Saved data entries:
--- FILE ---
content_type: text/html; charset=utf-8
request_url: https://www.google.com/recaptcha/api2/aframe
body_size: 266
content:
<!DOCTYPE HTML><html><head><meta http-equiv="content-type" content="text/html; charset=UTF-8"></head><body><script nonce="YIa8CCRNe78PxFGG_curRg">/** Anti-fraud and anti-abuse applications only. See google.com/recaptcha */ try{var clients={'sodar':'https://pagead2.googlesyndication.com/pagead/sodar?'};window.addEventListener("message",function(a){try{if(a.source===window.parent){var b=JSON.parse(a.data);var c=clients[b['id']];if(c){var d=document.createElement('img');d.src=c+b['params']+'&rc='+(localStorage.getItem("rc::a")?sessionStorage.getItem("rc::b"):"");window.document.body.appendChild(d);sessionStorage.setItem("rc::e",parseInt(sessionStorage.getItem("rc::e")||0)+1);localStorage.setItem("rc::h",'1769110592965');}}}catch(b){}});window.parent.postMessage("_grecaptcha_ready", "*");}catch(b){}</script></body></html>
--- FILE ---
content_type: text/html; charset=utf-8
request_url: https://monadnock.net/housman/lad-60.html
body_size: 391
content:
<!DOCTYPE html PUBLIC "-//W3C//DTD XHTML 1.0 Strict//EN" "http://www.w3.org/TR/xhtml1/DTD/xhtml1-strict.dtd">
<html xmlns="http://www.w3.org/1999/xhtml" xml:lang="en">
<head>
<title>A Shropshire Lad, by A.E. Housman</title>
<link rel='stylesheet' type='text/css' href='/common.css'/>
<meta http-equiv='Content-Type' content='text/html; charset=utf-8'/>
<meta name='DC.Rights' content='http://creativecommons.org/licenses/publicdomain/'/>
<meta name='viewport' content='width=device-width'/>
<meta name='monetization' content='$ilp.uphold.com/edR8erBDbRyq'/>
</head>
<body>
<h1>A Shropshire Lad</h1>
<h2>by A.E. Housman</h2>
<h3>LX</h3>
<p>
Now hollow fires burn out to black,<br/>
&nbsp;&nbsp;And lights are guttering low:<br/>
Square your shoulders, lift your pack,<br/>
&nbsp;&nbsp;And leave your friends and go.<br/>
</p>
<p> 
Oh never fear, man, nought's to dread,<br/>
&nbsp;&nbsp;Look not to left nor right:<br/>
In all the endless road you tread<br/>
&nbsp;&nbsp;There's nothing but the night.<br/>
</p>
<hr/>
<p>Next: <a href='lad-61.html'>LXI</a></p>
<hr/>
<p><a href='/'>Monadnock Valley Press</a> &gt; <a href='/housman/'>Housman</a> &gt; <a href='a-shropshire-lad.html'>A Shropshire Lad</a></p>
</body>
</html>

**TASK PROMPT:** Copy out the data exactly, keeping each line whole.

**ANSWER TO THIS EXERCISE:**
--- FILE ---
content_type: text/html; charset=utf-8
request_url: https://www.google.com/recaptcha/api2/aframe
body_size: 266
content:
<!DOCTYPE HTML><html><head><meta http-equiv="content-type" content="text/html; charset=UTF-8"></head><body><script nonce="YIa8CCRNe78PxFGG_curRg">/** Anti-fraud and anti-abuse applications only. See google.com/recaptcha */ try{var clients={'sodar':'https://pagead2.googlesyndication.com/pagead/sodar?'};window.addEventListener("message",function(a){try{if(a.source===window.parent){var b=JSON.parse(a.data);var c=clients[b['id']];if(c){var d=document.createElement('img');d.src=c+b['params']+'&rc='+(localStorage.getItem("rc::a")?sessionStorage.getItem("rc::b"):"");window.document.body.appendChild(d);sessionStorage.setItem("rc::e",parseInt(sessionStorage.getItem("rc::e")||0)+1);localStorage.setItem("rc::h",'1769110592965');}}}catch(b){}});window.parent.postMessage("_grecaptcha_ready", "*");}catch(b){}</script></body></html>
--- FILE ---
content_type: text/html; charset=utf-8
request_url: https://monadnock.net/housman/lad-60.html
body_size: 391
content:
<!DOCTYPE html PUBLIC "-//W3C//DTD XHTML 1.0 Strict//EN" "http://www.w3.org/TR/xhtml1/DTD/xhtml1-strict.dtd">
<html xmlns="http://www.w3.org/1999/xhtml" xml:lang="en">
<head>
<title>A Shropshire Lad, by A.E. Housman</title>
<link rel='stylesheet' type='text/css' href='/common.css'/>
<meta http-equiv='Content-Type' content='text/html; charset=utf-8'/>
<meta name='DC.Rights' content='http://creativecommons.org/licenses/publicdomain/'/>
<meta name='viewport' content='width=device-width'/>
<meta name='monetization' content='$ilp.uphold.com/edR8erBDbRyq'/>
</head>
<body>
<h1>A Shropshire Lad</h1>
<h2>by A.E. Housman</h2>
<h3>LX</h3>
<p>
Now hollow fires burn out to black,<br/>
&nbsp;&nbsp;And lights are guttering low:<br/>
Square your shoulders, lift your pack,<br/>
&nbsp;&nbsp;And leave your friends and go.<br/>
</p>
<p> 
Oh never fear, man, nought's to dread,<br/>
&nbsp;&nbsp;Look not to left nor right:<br/>
In all the endless road you tread<br/>
&nbsp;&nbsp;There's nothing but the night.<br/>
</p>
<hr/>
<p>Next: <a href='lad-61.html'>LXI</a></p>
<hr/>
<p><a href='/'>Monadnock Valley Press</a> &gt; <a href='/housman/'>Housman</a> &gt; <a href='a-shropshire-lad.html'>A Shropshire Lad</a></p>
</body>
</html>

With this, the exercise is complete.